:: YOUR OBJECTIVE ::
Go through the entries below and print, exactly, the lines starting at the one with "California, site 202, 2024-12-03T12:21:34+00:00, 3-frame" and ending at the one with "common name: gray fox", keeping both ends and no others.

::: DATA RECORDS

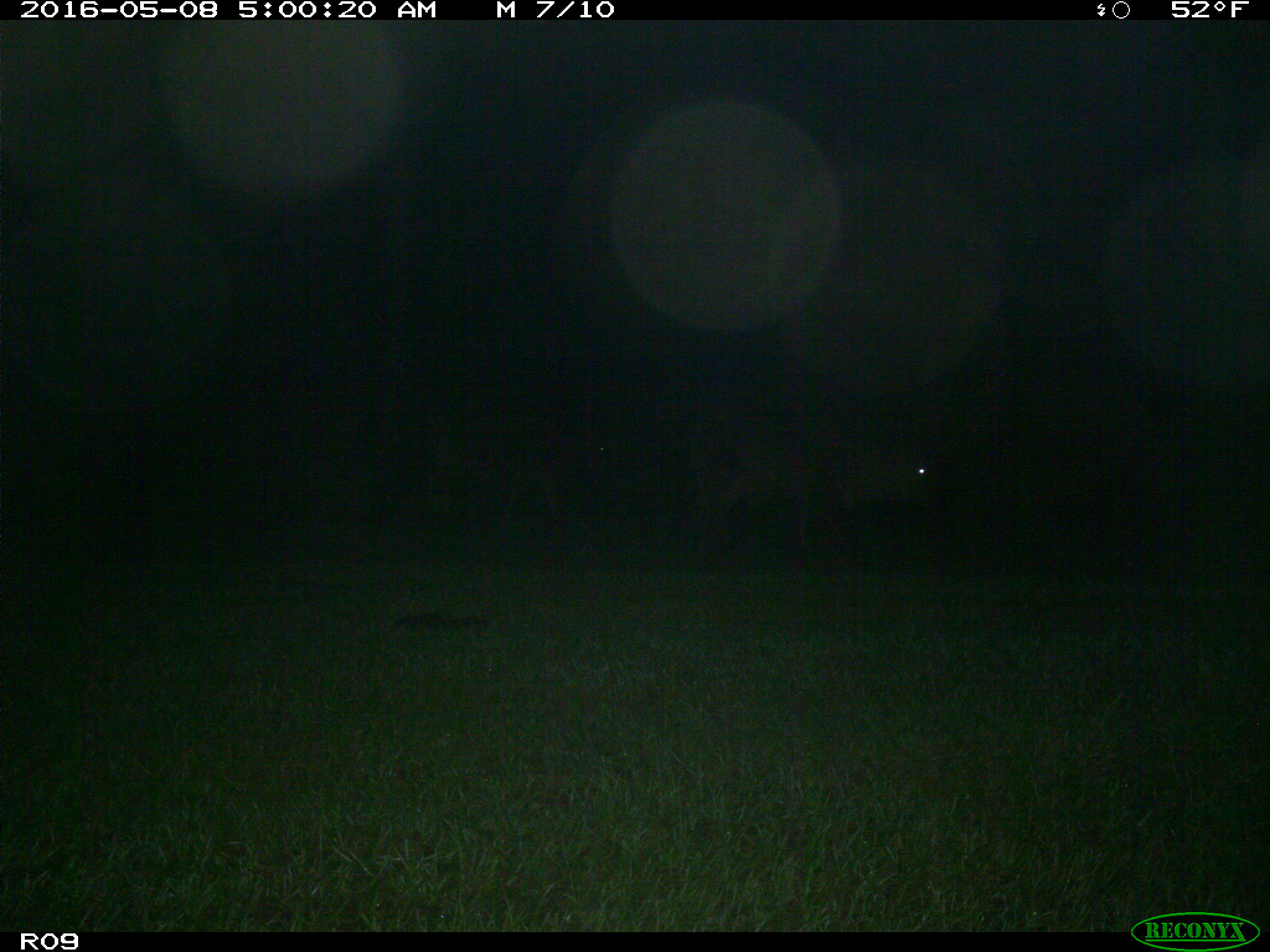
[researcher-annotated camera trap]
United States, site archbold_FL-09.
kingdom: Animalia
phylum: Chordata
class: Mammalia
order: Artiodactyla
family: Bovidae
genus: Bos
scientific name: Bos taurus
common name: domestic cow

::::::
::: DATA RECORDS

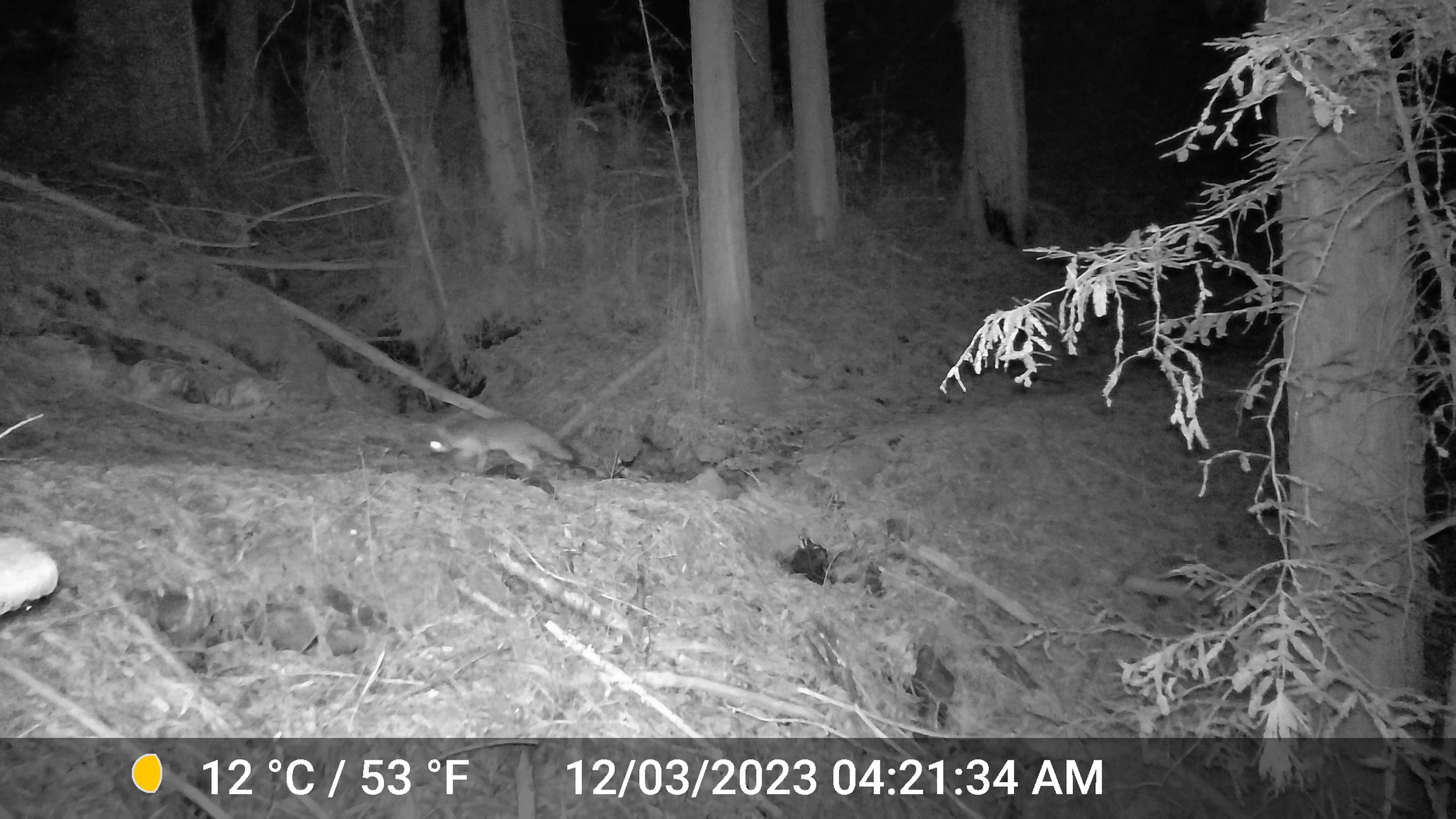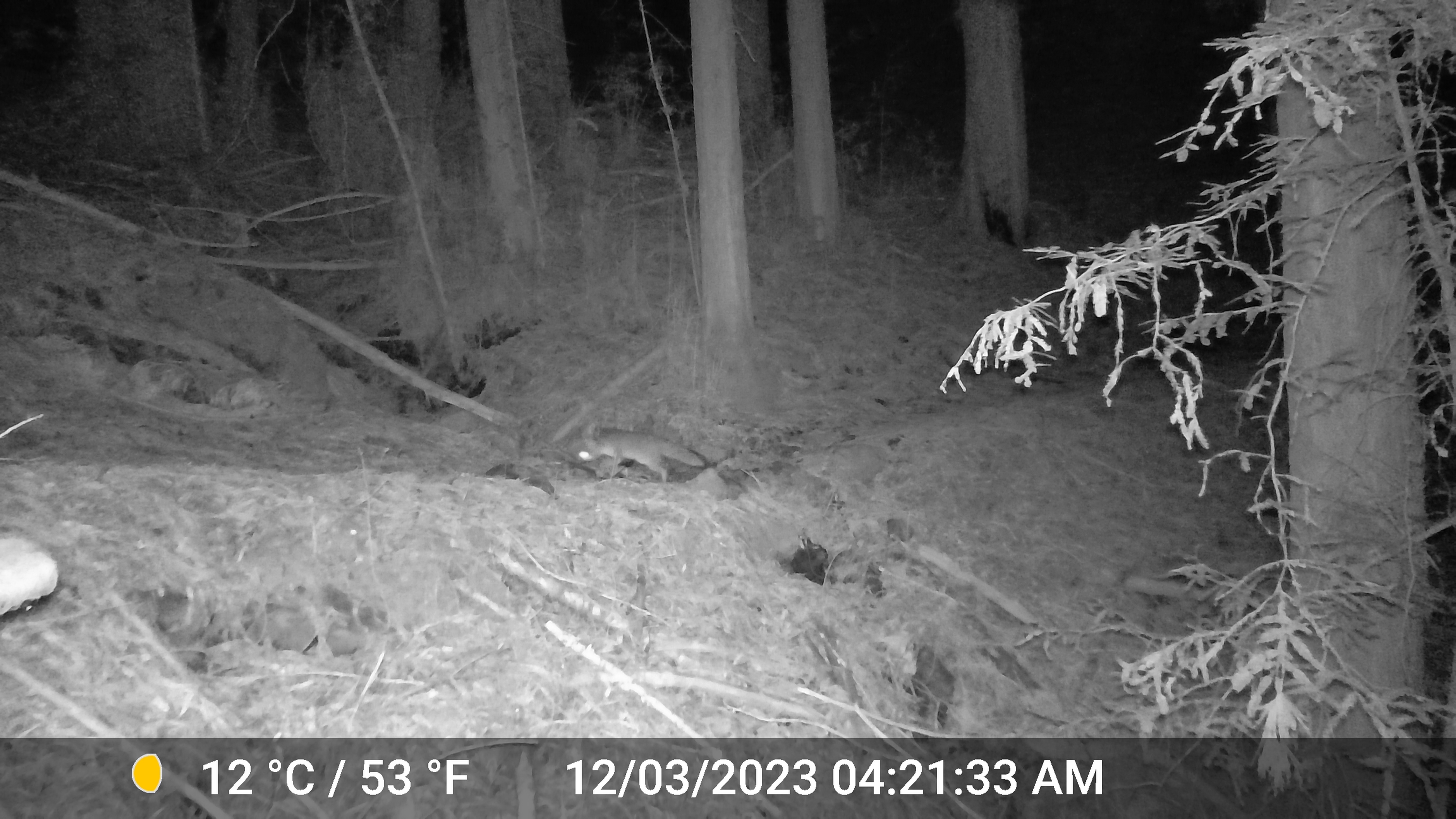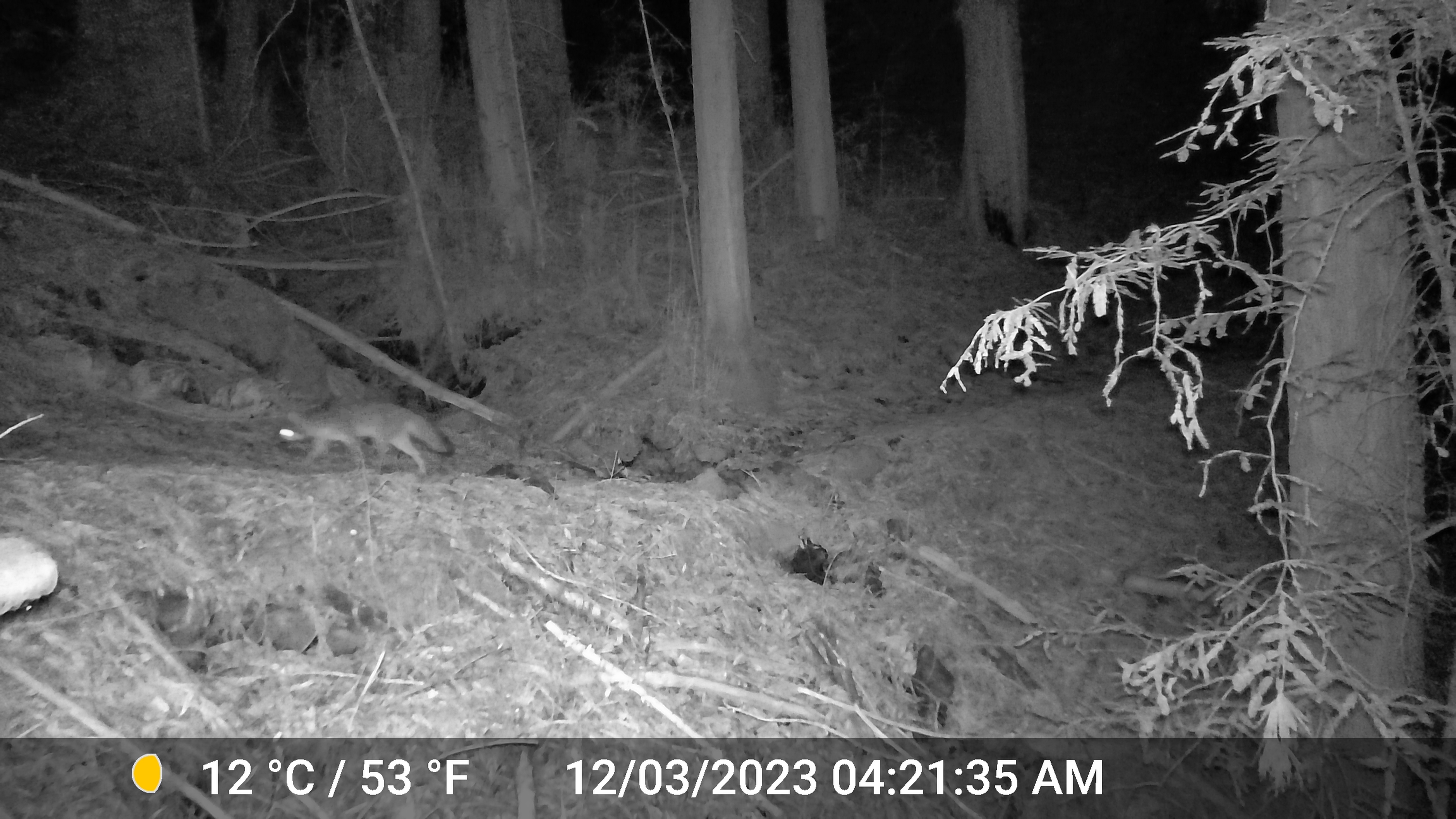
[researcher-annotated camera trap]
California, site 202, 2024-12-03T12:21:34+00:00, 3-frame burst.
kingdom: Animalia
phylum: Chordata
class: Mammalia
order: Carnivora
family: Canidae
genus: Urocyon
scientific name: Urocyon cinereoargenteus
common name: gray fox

::::::

:: TASK OUTPUT ::
California, site 202, 2024-12-03T12:21:34+00:00, 3-frame burst.
kingdom: Animalia
phylum: Chordata
class: Mammalia
order: Carnivora
family: Canidae
genus: Urocyon
scientific name: Urocyon cinereoargenteus
common name: gray fox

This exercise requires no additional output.